▶ [Excerpt provided]:
········

Every morning that I wake up to another day of this earthly existence I set a simple intention — to celebrate the fact that I am alive by doing at least one thing that pleases me.
I can’t lie to you. I’ve had a challenging time adjusting to the slowed down pace of life here on Lake Atitlán. Back home, I craved days of nothing to do and nowhere to be. Or at the very least, more moments of pause throughout my day. Moments that always seemed to escape me, lost to scrolling and sitting in traffic. The breakneck pace of a place like Los Angeles where productivity and busyness are worn as badges of honor takes awhile to detox from.
Upon arriving in the quaint village that I’m staying in I looked around and frantically Googled things to do in the area. In rushed thoughts “Did I choose the right area?” “Should I have done more research?” “Should I have stayed in a more happening village?” I noticed this aversion to stillness, to quiet, to actually hearing my own thoughts. We live such stimulated lives often it takes removing ourselves from those environments to notice just how stimulated we are. How long do we go without hearing ourselves — truly hearing ourselves. I didn’t know much I needed this, but God did.
Don’t get me wrong, I’m still writing daily to do lists and notes, I’m still a Virgo after all, but I’m noticing that my compulsion for hurried living is slowly starting to leave my body. I’ve also written on reframing discipline as an act of self care. Both can be true. Walt Whitman writes “Very well then I contradict myself. I am large, I contain multitudes.”
As always, this here is an exploration, an excavation. We’re here in search of deeper truths. I’m talking deep down under. Below the layers of societal conditioning. The wisdom held in the body. The wisdom of the Earth. That unchanging part of ourselves. The part that remembers. So, as you continue to read, I invite you to take what resonates and leave the rest.
The Age of Pleasure
On the heels of the Summer Solstice, as the daylight lasts and lasts, there is a collective buzz in the air. Can you feel it? It’s palpable and rich and sweet. It’s Venus in Leo. We’re living in what Janelle Monáe has dubbed The Age of Pleasure. Call it living through several trying years and our systems beginning to crack underneath their already fragile infrastructure — there is a shift underway. Folks are beginning to center joy and play and pleasure like our lives depend on it — because they do. It’s a beautiful renaissance (thank you, Beyoncé), a collective awakening, a remembering, a coming home. Art has a beautiful way of reflecting our present cultural dynamics.
Capitalism sells us the lie that our productivity is inextricably linked to our worth. Working in corporate spaces for the first few years out of college, by leaving I thought I would be escaping its vice grip — I was wrong. Capitalism is deeply entrenched into everything, and I mean everything, that the light touches.

········

▶ [Requirements]: Return the part of the essay on slowing down that runs from "Don’t get me" up to and including "leave the rest.", copied word for word. The lines that come next are separate material unrelated to the essay on slowing down.

A block of data:

········

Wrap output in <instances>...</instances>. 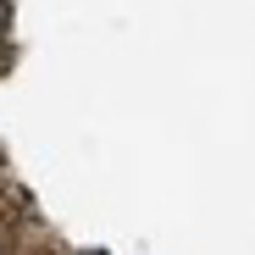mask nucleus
<instances>
[{
	"label": "nucleus",
	"instance_id": "obj_1",
	"mask_svg": "<svg viewBox=\"0 0 255 255\" xmlns=\"http://www.w3.org/2000/svg\"><path fill=\"white\" fill-rule=\"evenodd\" d=\"M0 33H6V0H0Z\"/></svg>",
	"mask_w": 255,
	"mask_h": 255
}]
</instances>
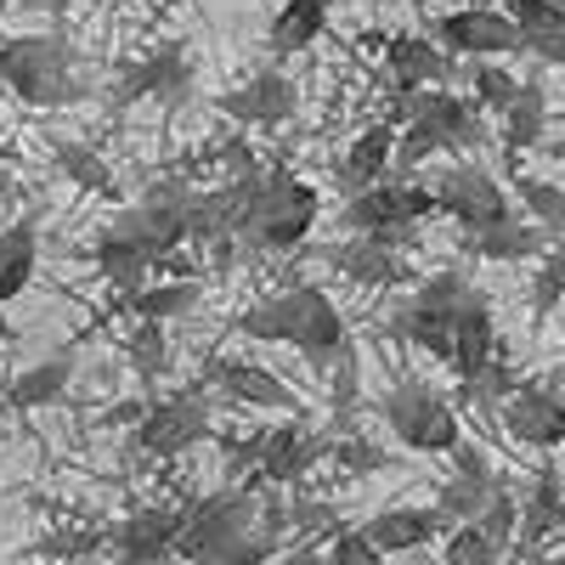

········

▶ [Result of this task]:
Don’t get me wrong, I’m still writing daily to do lists and notes, I’m still a Virgo after all, but I’m noticing that my compulsion for hurried living is slowly starting to leave my body. I’ve also written on reframing discipline as an act of self care. Both can be true. Walt Whitman writes “Very well then I contradict myself. I am large, I contain multitudes.”
As always, this here is an exploration, an excavation. We’re here in search of deeper truths. I’m talking deep down under. Below the layers of societal conditioning. The wisdom held in the body. The wisdom of the Earth. That unchanging part of ourselves. The part that remembers. So, as you continue to read, I invite you to take what resonates and leave the rest.